▶ **THE REQUEST**: Copy out the entries from the line containing "Looking at the image" through the line containing "57.7 metres", both included, reproducing each line as it stands.

● ● ●

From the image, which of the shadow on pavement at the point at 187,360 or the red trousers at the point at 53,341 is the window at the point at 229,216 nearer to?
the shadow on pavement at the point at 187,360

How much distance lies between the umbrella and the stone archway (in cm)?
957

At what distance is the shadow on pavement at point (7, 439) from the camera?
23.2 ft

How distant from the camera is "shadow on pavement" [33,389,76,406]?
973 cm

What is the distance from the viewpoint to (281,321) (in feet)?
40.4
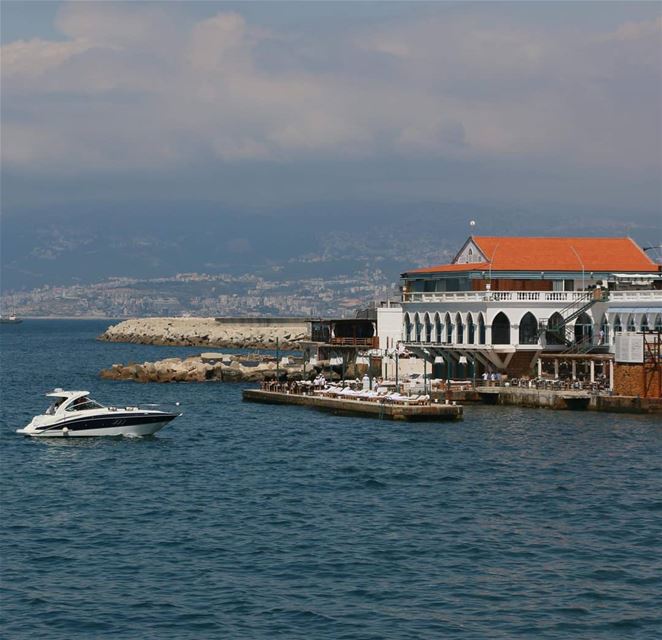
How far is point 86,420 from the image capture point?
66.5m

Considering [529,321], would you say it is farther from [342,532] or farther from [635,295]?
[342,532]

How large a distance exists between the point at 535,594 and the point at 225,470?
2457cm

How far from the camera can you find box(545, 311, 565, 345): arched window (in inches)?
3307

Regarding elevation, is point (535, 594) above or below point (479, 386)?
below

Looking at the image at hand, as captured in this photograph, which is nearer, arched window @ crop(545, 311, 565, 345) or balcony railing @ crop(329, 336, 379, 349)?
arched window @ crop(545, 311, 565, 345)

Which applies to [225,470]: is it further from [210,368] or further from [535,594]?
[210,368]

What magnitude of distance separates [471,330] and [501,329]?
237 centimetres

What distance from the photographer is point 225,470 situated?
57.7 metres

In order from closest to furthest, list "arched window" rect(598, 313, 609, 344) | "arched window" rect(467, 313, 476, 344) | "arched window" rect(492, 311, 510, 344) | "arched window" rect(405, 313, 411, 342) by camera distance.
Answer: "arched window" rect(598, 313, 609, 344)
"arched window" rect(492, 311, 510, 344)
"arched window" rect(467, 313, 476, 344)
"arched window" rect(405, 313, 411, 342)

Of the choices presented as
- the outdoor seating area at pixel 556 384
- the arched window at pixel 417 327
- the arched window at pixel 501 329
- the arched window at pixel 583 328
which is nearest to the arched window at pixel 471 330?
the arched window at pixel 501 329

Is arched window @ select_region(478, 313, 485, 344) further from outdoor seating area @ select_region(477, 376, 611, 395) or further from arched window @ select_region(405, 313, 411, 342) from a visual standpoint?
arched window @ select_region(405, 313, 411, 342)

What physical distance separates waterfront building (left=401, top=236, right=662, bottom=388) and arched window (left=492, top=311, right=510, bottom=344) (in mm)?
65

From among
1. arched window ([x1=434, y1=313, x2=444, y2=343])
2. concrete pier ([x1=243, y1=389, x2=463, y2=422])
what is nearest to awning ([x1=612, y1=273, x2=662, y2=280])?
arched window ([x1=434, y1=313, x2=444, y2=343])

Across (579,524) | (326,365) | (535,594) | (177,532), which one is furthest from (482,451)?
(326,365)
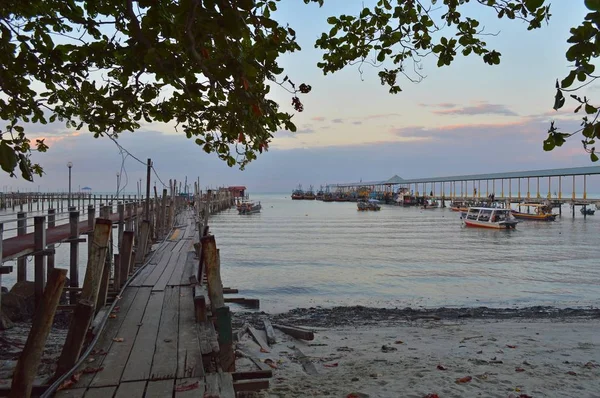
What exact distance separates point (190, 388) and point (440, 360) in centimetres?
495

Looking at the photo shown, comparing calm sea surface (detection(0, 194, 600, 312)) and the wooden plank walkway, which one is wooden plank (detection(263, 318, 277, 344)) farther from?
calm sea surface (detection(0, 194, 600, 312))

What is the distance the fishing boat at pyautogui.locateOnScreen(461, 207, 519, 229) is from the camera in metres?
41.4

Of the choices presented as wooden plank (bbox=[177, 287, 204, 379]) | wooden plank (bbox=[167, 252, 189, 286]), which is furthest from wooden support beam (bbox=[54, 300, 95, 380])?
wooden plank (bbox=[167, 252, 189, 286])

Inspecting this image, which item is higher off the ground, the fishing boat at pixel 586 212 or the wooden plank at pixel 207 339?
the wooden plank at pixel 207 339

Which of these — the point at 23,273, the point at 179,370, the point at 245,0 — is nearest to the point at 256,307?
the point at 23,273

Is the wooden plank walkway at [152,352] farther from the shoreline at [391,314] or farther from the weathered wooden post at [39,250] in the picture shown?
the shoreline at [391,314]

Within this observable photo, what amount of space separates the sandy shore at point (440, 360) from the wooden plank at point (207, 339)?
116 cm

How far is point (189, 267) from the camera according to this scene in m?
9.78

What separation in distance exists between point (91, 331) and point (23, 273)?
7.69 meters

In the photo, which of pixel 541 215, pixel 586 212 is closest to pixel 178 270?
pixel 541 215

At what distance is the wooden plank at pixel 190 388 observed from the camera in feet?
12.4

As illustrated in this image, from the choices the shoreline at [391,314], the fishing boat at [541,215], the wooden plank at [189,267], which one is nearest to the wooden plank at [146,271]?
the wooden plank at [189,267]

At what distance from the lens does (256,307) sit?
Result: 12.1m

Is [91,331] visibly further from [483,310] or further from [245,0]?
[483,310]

● ● ●

▶ **RESULT FOR THIS TASK**:
Looking at the image at hand, as captured in this photograph, which is nearer, arched window @ crop(545, 311, 565, 345) or balcony railing @ crop(329, 336, 379, 349)?
arched window @ crop(545, 311, 565, 345)

Which applies to [225,470]: is it further from [210,368] or further from [535,594]?
[210,368]

What magnitude of distance separates [471,330] and [501,329]?
237 centimetres

What distance from the photographer is point 225,470 situated?
57.7 metres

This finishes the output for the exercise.